» **Reading passage**

──────────────────────────────

It was demonstrably clear that another referendum had to be held, and that was the political judgment of the time, so a binding referendum was held in conjunction with the 1993 election, and it asked one question: "Do you want first past the post or MMP?" On this, 82.2% voted-it was in conjunction with the general election-and 53.9% voted for MMP. Once that vote was taken, that determined our new system. I must say-I won’t go into detail-but in the year between the first and the second referendum, the Parliament did considerable work on the electoral laws in anticipation of an MMP electoral system, but if that hadn’t been the vote, it would have been discarded.
So perhaps to explain a bit about how it works: on election day, the voter is faced with a ballot paper that requires us to cast two votes. The first is for the constituency Member, and the second is for party of your choice. MMP therefore retains a constituency Member, while ensuring that every vote is reflected in the number of seats in parliament, and I guess that’s the key aspect of it: the number of votes translates into the number of seats. Once all the votes are counted, the list seats are allocated in proportion to the number of party votes the party receives, less the number of constituency seats. We have 120 seats in our Parliament. At the moment, there are 70 constituency seats. These are allocated after the census, which is held every five years, and therefore there are also 50 list seats to make up the 120. A party must get 5% of the party vote or one constituency seat to be represented in Parliament in proportion to their party votes.
The number of seats therefore reflects the number of votes a party receives at the election. That’s a little complicated; I’m happy to answer questions. But it’s worked out quite simply in practice, and polling would say that between elections, most people will indicate they do not have a clue how MMP works, but in election year, the majority say they do, so I suppose it means they focus.
New Zealand has elections every three years. There’s no compulsory voting, but there is compulsory registration to vote. We have detailed election laws, but no written constitution or second Chamber. These constitutional arrangements produce a very direct form of democracy, with around 75% to 80% of registered voters voting at general elections. There is a concern, because this has come down from about 90% over the past 10 to 20 years. There will be another referendum on the electoral system, which will be held in conjunction with the general election in November this year. The form of the referendum will mirror the referendum in 1992 and will be indicative. If the majority vote to support MMP, it will be referred to the Electoral Commission for review, because there is a consensus that with experience, some change is required. If the majority do not support MMP, it will go to a second referendum which will be held in conjunction with the 2014 election.

──────────────────────────────

» **Available data**
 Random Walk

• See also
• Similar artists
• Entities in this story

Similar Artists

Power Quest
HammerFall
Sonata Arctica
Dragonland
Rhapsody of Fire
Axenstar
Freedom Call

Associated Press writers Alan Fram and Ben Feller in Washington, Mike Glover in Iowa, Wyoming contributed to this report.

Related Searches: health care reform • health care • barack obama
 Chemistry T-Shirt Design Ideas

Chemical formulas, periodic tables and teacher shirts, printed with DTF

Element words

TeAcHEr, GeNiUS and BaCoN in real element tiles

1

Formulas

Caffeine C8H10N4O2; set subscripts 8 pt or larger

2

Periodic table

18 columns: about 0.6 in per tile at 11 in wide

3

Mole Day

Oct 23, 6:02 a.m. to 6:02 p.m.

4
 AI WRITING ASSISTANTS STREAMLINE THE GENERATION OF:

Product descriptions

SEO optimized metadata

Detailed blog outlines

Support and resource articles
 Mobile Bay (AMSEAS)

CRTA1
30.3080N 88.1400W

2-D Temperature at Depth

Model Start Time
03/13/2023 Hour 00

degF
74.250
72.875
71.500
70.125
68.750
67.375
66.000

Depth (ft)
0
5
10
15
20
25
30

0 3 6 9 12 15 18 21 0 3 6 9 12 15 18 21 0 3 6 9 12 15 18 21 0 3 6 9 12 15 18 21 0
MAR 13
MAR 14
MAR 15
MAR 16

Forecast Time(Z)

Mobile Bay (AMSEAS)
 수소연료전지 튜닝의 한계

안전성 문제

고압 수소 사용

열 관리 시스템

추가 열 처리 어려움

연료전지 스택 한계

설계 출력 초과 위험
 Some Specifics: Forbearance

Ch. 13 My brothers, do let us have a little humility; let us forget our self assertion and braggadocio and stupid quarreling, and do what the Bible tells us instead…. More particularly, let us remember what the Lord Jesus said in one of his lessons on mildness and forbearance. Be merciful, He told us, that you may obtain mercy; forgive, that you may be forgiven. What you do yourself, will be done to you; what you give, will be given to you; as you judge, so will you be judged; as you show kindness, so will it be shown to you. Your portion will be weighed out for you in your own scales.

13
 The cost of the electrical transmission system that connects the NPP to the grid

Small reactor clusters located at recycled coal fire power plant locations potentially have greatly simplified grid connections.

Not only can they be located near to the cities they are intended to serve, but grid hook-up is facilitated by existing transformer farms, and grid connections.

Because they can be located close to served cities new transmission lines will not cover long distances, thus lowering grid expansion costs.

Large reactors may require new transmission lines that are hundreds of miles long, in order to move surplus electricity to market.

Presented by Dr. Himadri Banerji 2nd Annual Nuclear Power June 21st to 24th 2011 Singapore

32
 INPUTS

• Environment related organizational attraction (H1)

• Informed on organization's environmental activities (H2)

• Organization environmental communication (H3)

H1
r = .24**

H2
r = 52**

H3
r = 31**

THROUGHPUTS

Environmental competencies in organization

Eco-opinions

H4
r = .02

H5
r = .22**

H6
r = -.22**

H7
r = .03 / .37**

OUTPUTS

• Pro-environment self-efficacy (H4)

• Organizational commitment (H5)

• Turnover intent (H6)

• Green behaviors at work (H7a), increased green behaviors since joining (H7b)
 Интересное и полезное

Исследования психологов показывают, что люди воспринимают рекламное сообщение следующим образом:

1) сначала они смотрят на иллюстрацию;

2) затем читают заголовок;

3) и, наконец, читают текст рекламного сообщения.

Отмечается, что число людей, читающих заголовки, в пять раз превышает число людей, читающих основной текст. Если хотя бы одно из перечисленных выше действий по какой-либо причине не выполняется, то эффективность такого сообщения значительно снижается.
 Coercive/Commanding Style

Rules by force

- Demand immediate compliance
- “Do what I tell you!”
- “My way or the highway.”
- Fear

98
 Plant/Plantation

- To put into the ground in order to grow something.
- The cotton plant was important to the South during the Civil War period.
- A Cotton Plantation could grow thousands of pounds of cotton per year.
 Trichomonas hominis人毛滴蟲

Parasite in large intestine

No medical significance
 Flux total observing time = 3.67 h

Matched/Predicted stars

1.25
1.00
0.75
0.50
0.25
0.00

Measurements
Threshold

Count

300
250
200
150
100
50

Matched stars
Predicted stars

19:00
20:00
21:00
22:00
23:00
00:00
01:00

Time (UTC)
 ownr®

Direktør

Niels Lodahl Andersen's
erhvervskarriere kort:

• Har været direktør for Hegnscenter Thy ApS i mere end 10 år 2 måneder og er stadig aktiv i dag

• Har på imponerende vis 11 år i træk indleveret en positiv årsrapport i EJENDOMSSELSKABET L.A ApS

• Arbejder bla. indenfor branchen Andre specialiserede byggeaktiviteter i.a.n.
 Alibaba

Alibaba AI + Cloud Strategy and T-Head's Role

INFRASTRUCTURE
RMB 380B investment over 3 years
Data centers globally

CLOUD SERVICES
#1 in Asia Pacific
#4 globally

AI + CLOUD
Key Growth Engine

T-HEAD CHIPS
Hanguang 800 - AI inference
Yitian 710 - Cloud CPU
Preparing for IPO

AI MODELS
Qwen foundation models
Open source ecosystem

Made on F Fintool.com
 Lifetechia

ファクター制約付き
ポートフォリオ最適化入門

──────────────────────────────

» **What you are asked to do**
Can you pick up the passage on New Zealand's MMP electoral system after its last sentence and keep it going?

» **Written response**
I’ll just briefly make the following observations: the system has produced a more representative Parliament. Supporters of electoral reform and, in particular, proportional representation, had two primary objectives: to ensure Parliament was more representative and to enable Parliament to be a better check on the power of the Executive. In representation terms, 34% of our Members are women. We have 15% who identify as Maori; we have 4% from Pacific descent and we have 5% from Asian descent. It has produced stable Government, which must be a requirement of any electoral system. New Zealand has had five MMP elections. The average time for Government formation is three to four weeks, but it has varied from two months-the first one, when we were learning how to do it-and one week, after the most recent election.
During the time of negotiations, the incumbent Government continues as a caretaker Government under the conditions set out in the Cabinet Manual. This transition has not given rise to many problems. People seem to know the rules and they follow them, and the rules are essentially political, I must say, more than constitutional. Agreements that result from negotiations vary in content, but usually include provisions relating to inter-party consultation and co-operation, ministerial positions, if any, policy considerations and priorities, and collective responsibility. We have "agree to disagree" provisions, confidentiality and various administrative matters as well, sometimes about funding.
Q3 Chair: I wonder, Margaret, if I could move you on to the final part of these three blocks.
Professor Wilson: Absolutely. The final part I wanted to talk about was the constitutional review. Under the relationship and confidence in supply agreement between the National and Maori Parties, who are in coalition at the moment, it was agreed to establish a group to consider constitutional issues, including Maori representation. The purpose is stimulate public debate, seek views from New Zealanders on the Treaty of Waitangi, and also to get an understanding of New Zealanders’ perspective on New Zealand’s constitutional arrangements generally and any other matters. It is led by the Deputy Prime Minister and Minister of Maori Affairs. There will be a reference group of MPs drawn from across the House, and it will recommend an advisory panel that will advise in the process.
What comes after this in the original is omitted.